Idra Novey, author of several acclaimed novels, faces the complexities of life on a swiftly heating earth in her new poetry collection "Soon and Wholly." She is joined in conversation by Monica Youn.
About the book (from the publisher): "Soon and Wholly" brings a lyric intimacy to the extremes of our era. The poems juxtapose sweltering days raising children in a city with moments from a rural childhood roaming free in the woods, providing a bridge between those often polarized realities. Novey’s spare, contemporary fables move across the Americas, from a woman housesitting in central Chile, surrounded by encroaching fires, to a man in New York about to give birth to a panda.
Other poems return to the Allegheny Highlands of Appalachia, where Novey revisits the roads and creeks of her childhood: "Maybe we knew we only appeared/to be floating, but soon and wholly/we’d go under."

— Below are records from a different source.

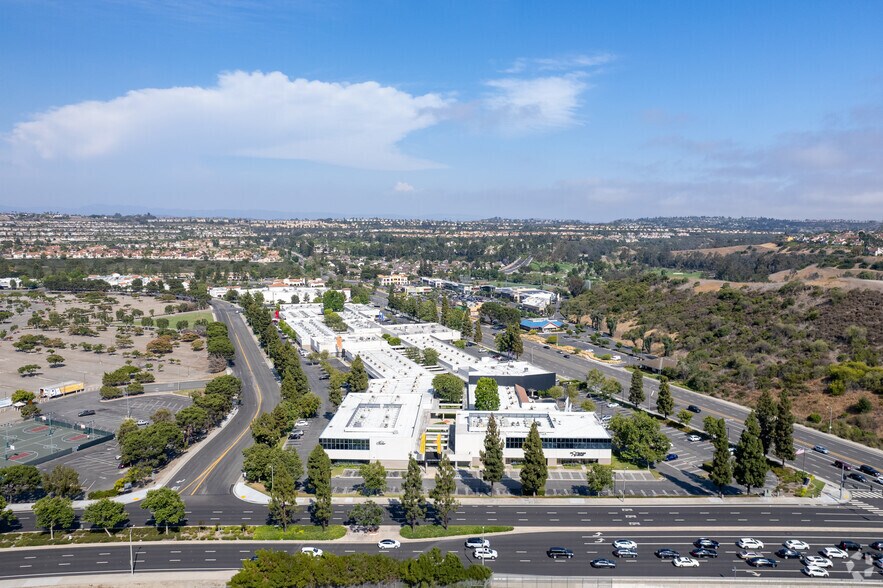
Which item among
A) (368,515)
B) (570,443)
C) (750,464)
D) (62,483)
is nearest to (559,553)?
(368,515)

Like Lydia Davis and Anne Carson, Novey draws from the well of her work translating myriad authors, from Brazilian writer Clarice Lispector to Iranian poet Garous Abdolmalekian, and from her own award-winning novels. These are deeply lived poems, evoking both a singular life and the shared urgencies of our time, a collection of great inventiveness and wit, conjuring our "bit part in the history of the future."
Idra Novey is the author most recently of "Take What You Need," a New York Times Notable Book of 2023 and finalist for the Joyce Carol Oates Prize, and two other novels. Her second poetry collection "Exit, Civilian" was chosen by Patricia Smith for the National Poetry Series. She is the co-translator with Ahmad Nadalizadeh of Iranian poet Garous Abdolmalekian, "Lean Against This Late Hour," a finalist for the PEN America Poetry in Translation Prize in 2021. Her fiction and poetry have been translated into a dozen languages and she’s written for The New York Times, The Atlantic, The Washington Post, and The Guardian. She teaches creative writing at Princeton University.
Monica Youn is the author of "From From" and three previous poetry collections: "Blackacre," a finalist for the National Book Critics Circle Award, "Barter," and "Ignatz," a finalist for the National Book Award. The daughter of Korean immigrants and a former lawyer, she teaches at University of California, Irvine.
This event is cosponsored by Labyrinth Book, Princeton University’s Department of English, and Princeton’s Humanities Council.